## QUOTED TEXT
+-------+

= Dezernat Zukunft =

German think tank

Dezernat Zukunft (lit. 'Department for the Future') is a think tank based in Berlin, Germany. It was created in 2018 by economists Philippa Sigl-Glöckner and Max Krahé.

==Overview==

Dezernat Zukunft has received funding, among others, from the European Climate Foundation, the Laudes Foundation, Open Philanthropy, Partners for a New Economy, and the Silicon Valley Community Foundation. Its research on fiscal policy and climate change mitigation has been featured by media such as CNBC, The Economist, and the Financial Times.

==European Macro Policy Network==

Starting in 2021, Dezernat Zukunft has sponsored the establishment of the European Macro Policy Network, a cluster of like-minded national economic think tanks in European countries.

+-------+

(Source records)

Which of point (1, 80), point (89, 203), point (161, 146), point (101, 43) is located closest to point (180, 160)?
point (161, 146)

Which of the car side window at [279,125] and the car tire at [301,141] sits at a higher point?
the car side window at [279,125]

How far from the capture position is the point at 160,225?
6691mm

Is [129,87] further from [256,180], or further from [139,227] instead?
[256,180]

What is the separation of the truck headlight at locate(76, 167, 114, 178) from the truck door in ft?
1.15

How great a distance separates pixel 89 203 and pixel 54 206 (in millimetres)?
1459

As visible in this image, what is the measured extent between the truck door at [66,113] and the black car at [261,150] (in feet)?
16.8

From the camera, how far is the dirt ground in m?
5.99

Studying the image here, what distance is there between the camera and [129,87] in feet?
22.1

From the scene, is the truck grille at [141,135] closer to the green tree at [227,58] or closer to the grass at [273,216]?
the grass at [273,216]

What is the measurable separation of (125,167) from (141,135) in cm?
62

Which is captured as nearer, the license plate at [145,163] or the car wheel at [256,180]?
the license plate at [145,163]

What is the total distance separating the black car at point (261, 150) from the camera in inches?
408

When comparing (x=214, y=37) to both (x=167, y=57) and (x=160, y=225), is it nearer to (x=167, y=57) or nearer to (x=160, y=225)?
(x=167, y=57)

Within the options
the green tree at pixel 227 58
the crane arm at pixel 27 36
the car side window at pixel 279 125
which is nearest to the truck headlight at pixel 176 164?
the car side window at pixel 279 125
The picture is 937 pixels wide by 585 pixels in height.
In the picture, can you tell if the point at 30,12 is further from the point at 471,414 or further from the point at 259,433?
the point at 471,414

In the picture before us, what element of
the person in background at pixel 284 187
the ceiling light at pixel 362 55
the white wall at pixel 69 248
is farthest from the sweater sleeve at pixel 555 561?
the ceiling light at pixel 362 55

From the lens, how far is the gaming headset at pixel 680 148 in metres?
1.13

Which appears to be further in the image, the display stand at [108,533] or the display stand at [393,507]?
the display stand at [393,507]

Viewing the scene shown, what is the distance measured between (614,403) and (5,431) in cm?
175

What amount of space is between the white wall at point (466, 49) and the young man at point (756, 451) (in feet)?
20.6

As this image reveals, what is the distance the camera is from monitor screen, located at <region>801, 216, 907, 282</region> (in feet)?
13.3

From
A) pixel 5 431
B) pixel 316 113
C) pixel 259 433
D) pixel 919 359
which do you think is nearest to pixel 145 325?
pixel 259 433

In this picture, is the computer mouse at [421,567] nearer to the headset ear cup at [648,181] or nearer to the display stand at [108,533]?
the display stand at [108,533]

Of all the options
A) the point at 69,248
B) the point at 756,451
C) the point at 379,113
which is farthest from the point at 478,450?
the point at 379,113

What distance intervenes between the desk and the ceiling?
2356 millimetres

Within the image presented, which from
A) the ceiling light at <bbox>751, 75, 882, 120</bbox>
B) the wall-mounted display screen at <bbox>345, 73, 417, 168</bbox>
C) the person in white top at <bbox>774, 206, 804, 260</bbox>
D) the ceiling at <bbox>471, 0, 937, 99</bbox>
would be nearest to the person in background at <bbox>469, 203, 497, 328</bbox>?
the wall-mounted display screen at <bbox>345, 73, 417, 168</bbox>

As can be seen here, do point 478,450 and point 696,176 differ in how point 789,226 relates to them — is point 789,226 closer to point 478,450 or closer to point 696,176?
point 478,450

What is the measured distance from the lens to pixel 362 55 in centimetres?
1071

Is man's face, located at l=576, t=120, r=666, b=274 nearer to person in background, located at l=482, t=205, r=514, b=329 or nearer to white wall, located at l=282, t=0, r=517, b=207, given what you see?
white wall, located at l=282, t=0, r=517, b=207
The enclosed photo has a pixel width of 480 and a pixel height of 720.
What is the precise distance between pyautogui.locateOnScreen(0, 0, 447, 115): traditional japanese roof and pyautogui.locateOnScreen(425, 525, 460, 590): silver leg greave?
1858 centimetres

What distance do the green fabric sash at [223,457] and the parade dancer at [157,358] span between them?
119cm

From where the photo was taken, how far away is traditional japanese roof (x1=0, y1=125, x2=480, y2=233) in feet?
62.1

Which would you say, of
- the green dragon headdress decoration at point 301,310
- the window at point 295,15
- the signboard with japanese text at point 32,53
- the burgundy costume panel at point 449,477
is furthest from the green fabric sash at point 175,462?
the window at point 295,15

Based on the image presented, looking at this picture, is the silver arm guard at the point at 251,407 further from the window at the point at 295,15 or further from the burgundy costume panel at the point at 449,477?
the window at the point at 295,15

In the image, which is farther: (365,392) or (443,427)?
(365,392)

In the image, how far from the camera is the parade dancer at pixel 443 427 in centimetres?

+-------+

## JOBS
(A) Using the Dezernat Zukunft article above the items, decide whether each statement agrees with it: (i) The think tank was founded in 2018. (ii) The think tank is based in Munich. (iii) Its sponsorship of the European Macro Policy Network began in 2019. For each, answer yes or no and quote the words from the article that decide it.
(B) Write a continuation of the Dezernat Zukunft article that picks up after its final sentence.

## WRITTEN RESPONSES
(A)
(i) Yes: "It was created in 2018 by economists Philippa Sigl-Glöckner and Max Krahé."
(ii) No: "is a think tank based in Berlin, Germany."
(iii) No: "Starting in 2021, Dezernat Zukunft has sponsored the establishment of the European Macro Policy Network"

(B)
As of March 2026, EMPN members included, in addition to Dezernat Zukunft and EMPN's own headquarters in Brussels:

- Vienna Institute for International Economic Studies (WIIW)
- Finnish Centre for New Economic Analysis (UTAK)
- Institut Avant-Garde (IAG)
- Chemnitz University of Technology
- Luiss Hub for New Industrial Policy and Economic Governance (LUHNIP) at Luiss University
- a partnership of Sapienza University of Rome with Fondazione Giacomo Brodolini (FGB)
- Instituut voor Publieke Economie (IPE)
- Arena Idé

== Funding ==
Dezernat Zukunft has received significant funding from U.S.-based philanthropic organizations, including substantial grants from Open Philanthropy, founded by Facebook co-founder Dustin Moskovitz and his wife Cari Tuna.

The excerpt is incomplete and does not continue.